Give back exactly the lines of the entries below from the line with "INFORMATICA POWERCENTER/ POWERMART DESIGNER" to the line with "gameofthrones: Bronn: Until", inclusive, and only those.

(Items listed in a dataset)
==================================================

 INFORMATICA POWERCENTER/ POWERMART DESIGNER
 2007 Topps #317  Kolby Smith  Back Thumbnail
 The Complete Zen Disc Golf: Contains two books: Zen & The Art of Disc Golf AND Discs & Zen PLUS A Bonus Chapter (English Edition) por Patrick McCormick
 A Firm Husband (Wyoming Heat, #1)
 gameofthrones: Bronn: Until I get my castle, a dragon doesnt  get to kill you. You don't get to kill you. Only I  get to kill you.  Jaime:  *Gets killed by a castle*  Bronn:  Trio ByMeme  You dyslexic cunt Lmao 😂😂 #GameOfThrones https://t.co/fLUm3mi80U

==================================================

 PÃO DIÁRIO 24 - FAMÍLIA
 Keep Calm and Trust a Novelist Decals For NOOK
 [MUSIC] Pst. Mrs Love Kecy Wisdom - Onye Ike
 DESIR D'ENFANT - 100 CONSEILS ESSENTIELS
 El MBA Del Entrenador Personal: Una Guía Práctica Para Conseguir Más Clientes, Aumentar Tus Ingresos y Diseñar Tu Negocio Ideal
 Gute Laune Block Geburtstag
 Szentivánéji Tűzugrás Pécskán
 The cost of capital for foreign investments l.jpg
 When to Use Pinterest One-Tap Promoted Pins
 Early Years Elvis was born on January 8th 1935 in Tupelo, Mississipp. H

==================================================

→ Answer space:
 INFORMATICA POWERCENTER/ POWERMART DESIGNER
 2007 Topps #317  Kolby Smith  Back Thumbnail
 The Complete Zen Disc Golf: Contains two books: Zen & The Art of Disc Golf AND Discs & Zen PLUS A Bonus Chapter (English Edition) por Patrick McCormick
 A Firm Husband (Wyoming Heat, #1)
 gameofthrones: Bronn: Until I get my castle, a dragon doesnt  get to kill you. You don't get to kill you. Only I  get to kill you.  Jaime:  *Gets killed by a castle*  Bronn:  Trio ByMeme  You dyslexic cunt Lmao 😂😂 #GameOfThrones https://t.co/fLUm3mi80U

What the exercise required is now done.